Che giorni, quelli dell'ottobre 2019. Era da poco nato il Conte Bis e Zingaretti, per dimostrare ai neo alleati del Movimento 5 Stelle che il Pd non era più «casta», compì la giravolta. I Dem, che nei primi tre passaggi parlamentari si erano opposti al taglio, all'ultimo voto disserò sì. Non mancò il dibattito al Nazareno. In tanti uno su tutti, l'ex tesoriere Zanda - erano perplessi di fronte a una riforma che, senza i necessari correttivi (modifica delle maggioranze necessarie all'elezione del presidente della Repubblica, cambio del sistema di elezione del Senato, ritorno al proporzionale) avrebbe compressogli spazi delle opposizioni e alterato il delicato equilibrio immaginato dai padri costituenti. Ma ci sono delle fasi della Storia in cui se solo si avanzano dei dubbi si passa per «poltronisti», «antichi», «difensori dei privilegi». E così si adeguarono tutti. O quasi. Perché sedici parlamentari si smarcarono da quel voto altrimenti unanime. «Il taglio dei parlamentari è uno stupro al Parlamento» tuonò Vittorio Sgarbi in Aula. «È come tagliarsi un braccio per dimagrire» argomentò Bruno Tabacci.

 

«Pura demagogia» accusò Maurizio Lupi, rivelandosi poi facile profeta: «Cosa succede se il governo cade e la maggioranza non sarà poi in grado di varare tutti quei correttivi senza i quali la riforma rimarrà appesa a se stessa e produrrà grossi guai?». «Una scelta demenziale» chiosò Riccardo Magi. Quattro storie parlamentari diverse, eppure unite nel dire: «Non fatelo». Invece si fece. E oggi i quattro dissidenti potrebbero rivendicare con orgoglio: «Ve l'avevamo detto».

 

In fondo, la ricandidatura con annessa quasi certa rielezione dimostra che quella battaglia non era certo combattuta «pro domo propria». Tutti e quattro potevano immaginare, già tre anni fa, che il Parlamento sarebbe comunque restato nel loro futuro. Perché avevano un ruolo importante nei partiti di cui fanno parte e di conseguenza avrebbero avuto una candidatura blindata, come Lupi e Magi. O perché, avendo attraversato varie epoche politiche e varie legislature, avevano già in mente le mosse giuste per sopravvivere nonostante i numeri ridotti.

 

Bruno Tabacci, dalla sua, ha un simbolo, quello del «Centro democratico», che gli ha permesso di fare da «caronte» a tutti i leaderini incapaci di raccogliere le firme per il proprio, vedasi Di Maio. E Vittorio Sgarbi è un situazionista di assoluto talento. Solo qualche mese fa era diventato il mediatore telefonico della candidatura al Quirinale di Silvio Berlusconi. Sarà incostante, inaffidabile, un cane sciolto. Ma della sua ecletticità il centrodestra non vuole fare a meno. E infatti avrà un collegio blindato in quota Noi con l'Italia.

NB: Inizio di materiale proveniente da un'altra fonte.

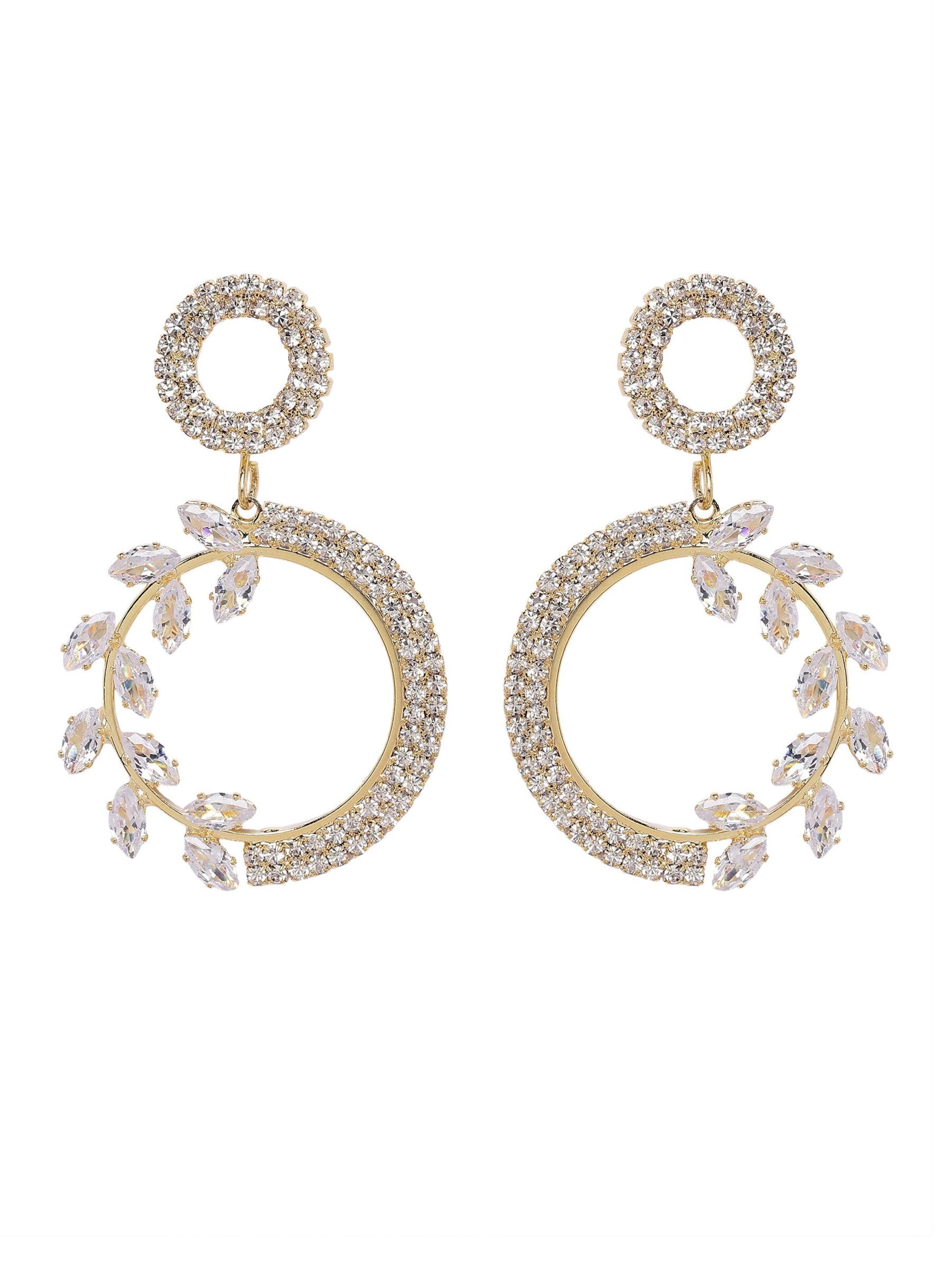 AVANT-GARDE PARIS Ohrringe 'Denisara'‌‌‌‌‌‌‌‌‌ in Gold: Vorderseite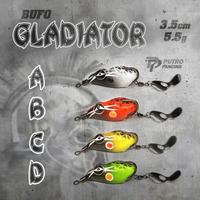 Gambar PROMO Lure Bufo GLADIATOR Action rasa Jaws Soft Frog softfrog NEW - C. Kuning dari StrikeMan Official undefined 1 Tokopedia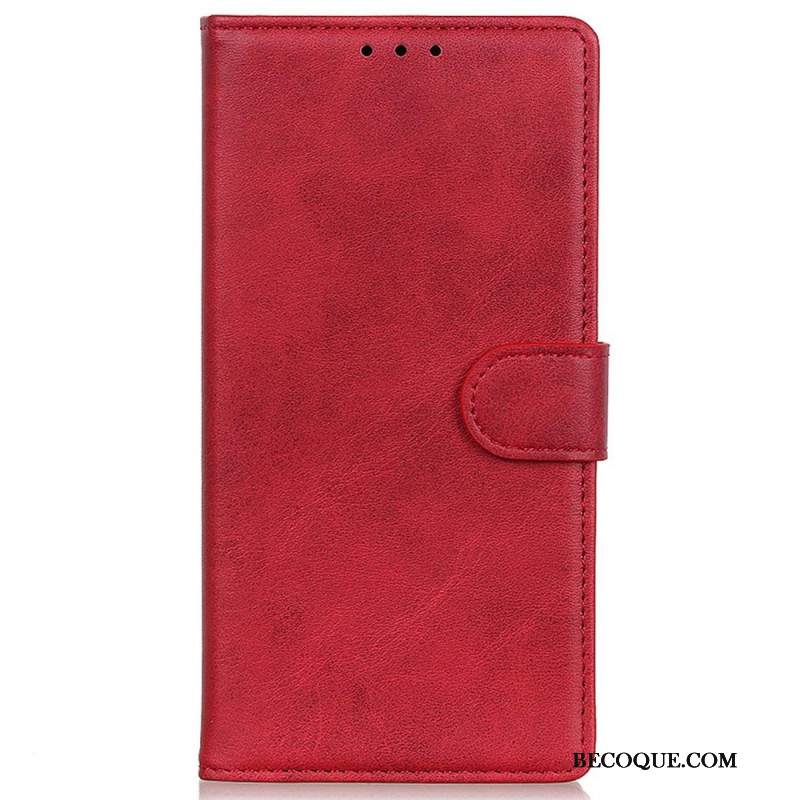 Etui Folio Sony Xperia 10 Vi Matowa Sztuczna Skóra Etui Ochronne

E gli altri? Meno fortunati. Marzia Ferraioli di Forza Italia è rimasta l'unica azzurra salernitana a non seguire Mara Carfagna in Azione, ma è tutt' altro che certa della ricandidatura. Gli ex grillini Silvia Benedetti, Sara Cunial e Catello Vitiello hanno zero chance. Alessandro Fusacchia ha aderito al poco fortunato progetto ecologico dell'ex ministro Lorenzo Fioramonti. Gloria Vizzini si è giocata la ricandidatura con i Cinquestelle proprio con quel no al taglio. Renzo Tondo e Alessandro Colucci di Noi con l'Italia per rientrare dovranno sperare in risultati più alti del previsto per la propria lista. La forzista Veronica Giannone (ex M5S) difficilmente avrà un posto sicuro. Carmelo Lo Monte potrebbe provarci con la lista Sud chiama Nord di Cateno De Luca, sempre che riescano a raccogliere le firme. Fausto Guillerme spera di riprovarci nella circosrizione America Latina col Pd, ma i sondaggi sono quelli che sono. Idem per Angela Schirò, eletta sempre col Pd nella circoscrizione Europa.

 

Poi ci sono tutti gli altri, quelli che hanno votato sì, con più o meno entusiasmo. E in particolare i superstiti del Movimento 5 stelle. Nel 2018 entrarono in Parlamento in massa: oltre 330 eletti. Oggi, tra taglio dei parlamentari, tetto al doppio mandato, sondaggi disastrosi e inserimento dei fedelissimi contiani nei posti sicuri, a sperare di sopravvivere saranno al massimo due decine. Dovevano cancellare la Casta. Hanno cominciato da loro stessi. Quando si dice la coerenza.